Further, the multi-specialty collaborative mechanical design system of a nuclear power plant as described above, wherein the data mining and machine learning module includes:

the statistical analysis sub-module is used for classifying and counting the calculation result data and forming a statistical result database;

the relevance establishing sub-module is used for carrying out multiple times of calculation by changing certain input parameters, analyzing relevance between a calculation result and the input parameters and establishing a relevance function;

the genetic algorithm submodule adopts optimization technology of genetic combination, genetic variation and natural selection to evaluate the classification accuracy of the training sample set;

the aggregation detection sub-module is used for classifying the training sample sets according to the classification accuracy and calculating the dissimilarity between the sample sets;

connecting analysis submodules, and selecting an algorithm for obtaining a result by using a graph theory technology;

the neural network sub-module is used for establishing a neural network of the algorithm, and defining each node and a corresponding weight coefficient as an activity function;

and the difference analysis sub-module is used for analyzing abnormal conditions in the data so as to obtain useful information.

Further, according to the multi-specialty collaborative mechanical design system of the nuclear power station, the intelligent design optimization module modifies model parameters when finite element analysis is needed in the intelligent design optimization process, and the method for intelligently predicting finite element calculation results by the data mining and machine learning module is used for rapidly feeding back mechanical calculation results.

The beneficial effects of the invention are as follows: according to the invention, by constructing a multi-specialty cooperative platform, automatic mechanical calculation and design optimization of the nuclear power station components are realized, and the calculation result is analyzed by adopting algorithms of data analysis and artificial intelligence through the past data analysis, so that whether the analysis result is accurate or not is judged, and the accuracy of the analysis result is ensured. Compared with the traditional simple mechanical check, the method can not only greatly improve the mechanical calculation efficiency and accuracy of the components of the nuclear power station, but also provide an optimal design scheme by combining the mechanical properties of the nuclear power station equipment, provide mechanical basis for the design of each component of the nuclear power station, and solve the problems of large calculation result dispersion and the like obtained by different calculation staff.
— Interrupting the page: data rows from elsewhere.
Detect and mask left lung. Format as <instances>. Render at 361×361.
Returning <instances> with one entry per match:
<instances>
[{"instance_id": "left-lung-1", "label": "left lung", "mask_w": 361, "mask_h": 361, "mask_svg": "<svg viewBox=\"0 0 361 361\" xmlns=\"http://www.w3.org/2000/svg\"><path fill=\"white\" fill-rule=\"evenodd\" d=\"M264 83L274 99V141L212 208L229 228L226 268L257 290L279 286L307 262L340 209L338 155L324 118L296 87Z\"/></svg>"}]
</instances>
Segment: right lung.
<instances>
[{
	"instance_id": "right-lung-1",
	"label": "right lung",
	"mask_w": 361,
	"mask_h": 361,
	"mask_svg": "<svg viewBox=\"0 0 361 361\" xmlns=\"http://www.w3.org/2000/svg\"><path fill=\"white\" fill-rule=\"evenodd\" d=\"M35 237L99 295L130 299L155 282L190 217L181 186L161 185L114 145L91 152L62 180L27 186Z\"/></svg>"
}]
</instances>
The invention has high efficiency and accuracy, and is suitable for large-scale popularization and application.

Drawings

FIG. 1 is a flow chart of a multi-specialty collaborative mechanical design method for a nuclear power plant of the present invention;

FIG. 2 is a schematic diagram of a multi-specialty collaborative mechanical design system of a nuclear power plant;

FIG. 3 is a partial list of parameters extracted from PDMS software according to an embodiment of the present invention;

FIG. 4 is a flow chart of a pipeline anti-seismic calculation in an embodiment of the invention;

FIG. 5 shows the device frequency prediction result and calculation result in the embodiment of the present invention;

FIG. 6 shows the predicted stress results and calculated results of the device according to an embodiment of the present invention.

Detailed Description

The present invention will be described in further detail with reference to the drawings and examples, in order to make the objects, technical solutions and advantages of the present invention more apparent. It should be understood that the specific embodiments described herein are for purposes of illustration only and are not intended to limit the scope of the invention.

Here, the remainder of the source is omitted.